Can you set out the lines of the entries below as a numbered list, leaving out the blank lines?

■ Material for this exercise:
>> BEGIN
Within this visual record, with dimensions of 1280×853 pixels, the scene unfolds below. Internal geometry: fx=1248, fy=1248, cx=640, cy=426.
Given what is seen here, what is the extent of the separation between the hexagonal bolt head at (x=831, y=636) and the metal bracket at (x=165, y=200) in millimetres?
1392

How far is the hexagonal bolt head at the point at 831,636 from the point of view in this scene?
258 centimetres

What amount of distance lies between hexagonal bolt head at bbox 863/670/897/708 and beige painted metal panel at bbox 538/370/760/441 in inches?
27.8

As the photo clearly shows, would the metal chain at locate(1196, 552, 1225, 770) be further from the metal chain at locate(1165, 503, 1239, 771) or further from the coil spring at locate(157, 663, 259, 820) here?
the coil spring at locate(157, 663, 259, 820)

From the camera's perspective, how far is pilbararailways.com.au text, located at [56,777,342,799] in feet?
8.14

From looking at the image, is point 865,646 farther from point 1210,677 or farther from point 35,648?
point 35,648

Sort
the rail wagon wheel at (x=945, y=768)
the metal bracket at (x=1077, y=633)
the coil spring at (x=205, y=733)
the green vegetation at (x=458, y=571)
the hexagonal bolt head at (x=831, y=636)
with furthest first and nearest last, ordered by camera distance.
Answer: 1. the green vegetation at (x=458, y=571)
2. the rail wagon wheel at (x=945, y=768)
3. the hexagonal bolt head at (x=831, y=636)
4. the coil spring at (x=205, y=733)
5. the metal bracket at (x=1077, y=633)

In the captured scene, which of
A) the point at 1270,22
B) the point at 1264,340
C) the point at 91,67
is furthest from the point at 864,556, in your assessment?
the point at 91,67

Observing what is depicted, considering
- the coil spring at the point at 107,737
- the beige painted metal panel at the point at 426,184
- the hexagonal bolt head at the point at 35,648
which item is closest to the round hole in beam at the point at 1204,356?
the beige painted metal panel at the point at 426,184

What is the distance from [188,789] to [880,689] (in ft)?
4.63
>> END
■ Exercise result:
1. Within this visual record, with dimensions of 1280×853 pixels, the scene unfolds below. Internal geometry: fx=1248, fy=1248, cx=640, cy=426.
2. Given what is seen here, what is the extent of the separation between the hexagonal bolt head at (x=831, y=636) and the metal bracket at (x=165, y=200) in millimetres?
3. 1392
4. How far is the hexagonal bolt head at the point at 831,636 from the point of view in this scene?
5. 258 centimetres
6. What amount of distance lies between hexagonal bolt head at bbox 863/670/897/708 and beige painted metal panel at bbox 538/370/760/441 in inches?
7. 27.8
8. As the photo clearly shows, would the metal chain at locate(1196, 552, 1225, 770) be further from the metal chain at locate(1165, 503, 1239, 771) or further from the coil spring at locate(157, 663, 259, 820) here?
9. the coil spring at locate(157, 663, 259, 820)
10. From the camera's perspective, how far is pilbararailways.com.au text, located at [56,777,342,799] in feet?
11. 8.14
12. From looking at the image, is point 865,646 farther from point 1210,677 or farther from point 35,648?
13. point 35,648
14. Sort
15. the rail wagon wheel at (x=945, y=768)
16. the metal bracket at (x=1077, y=633)
17. the coil spring at (x=205, y=733)
18. the green vegetation at (x=458, y=571)
19. the hexagonal bolt head at (x=831, y=636)
20. with furthest first and nearest last, ordered by camera distance.
21. Answer: 1. the green vegetation at (x=458, y=571)
22. 2. the rail wagon wheel at (x=945, y=768)
23. 3. the hexagonal bolt head at (x=831, y=636)
24. 4. the coil spring at (x=205, y=733)
25. 5. the metal bracket at (x=1077, y=633)
26. In the captured scene, which of
27. A) the point at 1270,22
28. B) the point at 1264,340
29. C) the point at 91,67
30. is furthest from the point at 864,556, in your assessment?
31. the point at 91,67
32. Observing what is depicted, considering
33. - the coil spring at the point at 107,737
34. - the beige painted metal panel at the point at 426,184
35. - the hexagonal bolt head at the point at 35,648
36. which item is closest to the round hole in beam at the point at 1204,356?
37. the beige painted metal panel at the point at 426,184
38. What is the distance from [188,789] to [880,689] (in ft)?
39. 4.63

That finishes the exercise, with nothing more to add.